Zu einem verwandten Thema wurde in zwei der drei Gruppen über die Vor- und Nachteile der Kombination einer freiberuflichen Tätigkeit mit einem Angestelltendasein diskutiert, die einigen den graduellen Übergang zur Selbstständigkeit in Vollzeit ermöglicht und für andere der ideale Weg ist, um ihre Bedürfnisse nach Sicherheit und Selbstbestimmung auf lange Sicht miteinander zu kombinieren. Hier hatten die meisten Teilnehmer schon die für sie passende Lösung gefunden: Die Mehrheit arbeitet in Vollzeit als freiberufliche Sprachdienstleister, nur wenige sind in Teilzeit angestellt – zum Beispiel in der Pflege oder in der Erwachsenenbildung –, und von ihnen streben nicht alle die Freiberuflichkeit in Vollzeit an, oder sie haben noch ein  weiteres Standbein als Selbstständige in Aussicht, etwa im Online-Marketing. Es bestand weitestgehend Einigkeit darüber, dass es in der Anfangszeit der Freiberuflichkeit für die meisten Berufseinsteiger eine finanzielle sowie mentale Entlastung ist, mit einem festen monatlichen Einkommen rechnen zu können.

Dauerthema Akquise

Gerade für Kollegen, die erst seit einigen Monaten bis Jahren selbstständig sind, ist die Kundenakquise ein zentraler Punkt, mit dem wir uns schon am Vortag im Gespräch mit der Anwältin Sabine Nielsen zum Thema Kaltakquise auseinandergesetzt hatten. Daran knüpft der schrittweise Austausch des Kundenstamms an, den sich einige Teilnehmer zum Ziel setzten, die mit den derzeitigen Honoraren, die ihre Kunden zu zahlen bereit sind, noch nicht zufrieden sind. Die Mitglieder waren sich einig, dass ein solches Vorhaben viel Durchhaltevermögen fordert, aber für die Freude an der Arbeit, die Zukunftssicherheit des eigenen Unternehmens – ebenfalls ein Thema, über das ausführlich gesprochen wurde: sich selbst als Unternehmer wahrnehmen – und auch für den Kampf gegen Dumpingpreise in unserer Branche unerlässlich ist.

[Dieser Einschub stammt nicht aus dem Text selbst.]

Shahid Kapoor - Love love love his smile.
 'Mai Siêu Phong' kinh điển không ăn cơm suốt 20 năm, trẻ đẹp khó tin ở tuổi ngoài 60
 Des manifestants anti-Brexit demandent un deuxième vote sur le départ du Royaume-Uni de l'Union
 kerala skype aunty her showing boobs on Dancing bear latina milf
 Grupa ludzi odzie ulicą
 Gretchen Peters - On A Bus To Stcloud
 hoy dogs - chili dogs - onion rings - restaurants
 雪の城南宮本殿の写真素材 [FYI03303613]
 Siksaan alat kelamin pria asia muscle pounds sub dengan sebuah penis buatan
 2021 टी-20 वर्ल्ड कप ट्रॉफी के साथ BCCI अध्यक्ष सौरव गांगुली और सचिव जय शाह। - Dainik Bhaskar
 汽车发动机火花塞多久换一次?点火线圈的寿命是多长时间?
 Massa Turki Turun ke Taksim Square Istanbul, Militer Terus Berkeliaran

Neben dem Aufbau eines stabilen Kunden- und Kollegennetzwerks ist nämlich ein professioneller Auftritt nach außen wie nach innen entscheidend für den langfristigen Erfolg, darüber herrschte in den Gruppen Übereinstimmung. Ob der Außenauftritt über eine Website, Social-Media-Präsenzen, Offline-Werbung, Mundpropaganda oder die gute alte Visitenkarte erfolgen sollte, ob möglichst viele Kanäle gleichzeitig bespielt werden sollten oder weniger vielleicht mehr ist: Hier schieden sich zum Teil die Geister und es zeigten sich auch durchaus generationelle Präferenzen.

Was jedoch alle Teilnehmer einte, war ihr Wissensdurst und ihre Hilfsbereitschaft, und so wurde sich zwischendurch immer wieder über hilfreiche Tools für Übersetzer und Dolmetscher, Auftragsplattformen und Mailinglisten, zu empfehlende Netzwerktreffen und Weiterbildungen und vieles mehr ausgetauscht. Ebenso unabhängig vom Alter – und das zeugt davon, dass auch unsere jüngeren Teilnehmer bereits langfristig denken und sich umfassend mit ihrer privaten wie beruflichen Zukunft auseinandersetzen – wurde die Altersvorsorge als wichtiges Thema genannt und über unterschiedliche Strategien mit ihren jeweiligen Vor- und Nachteilen diskutiert.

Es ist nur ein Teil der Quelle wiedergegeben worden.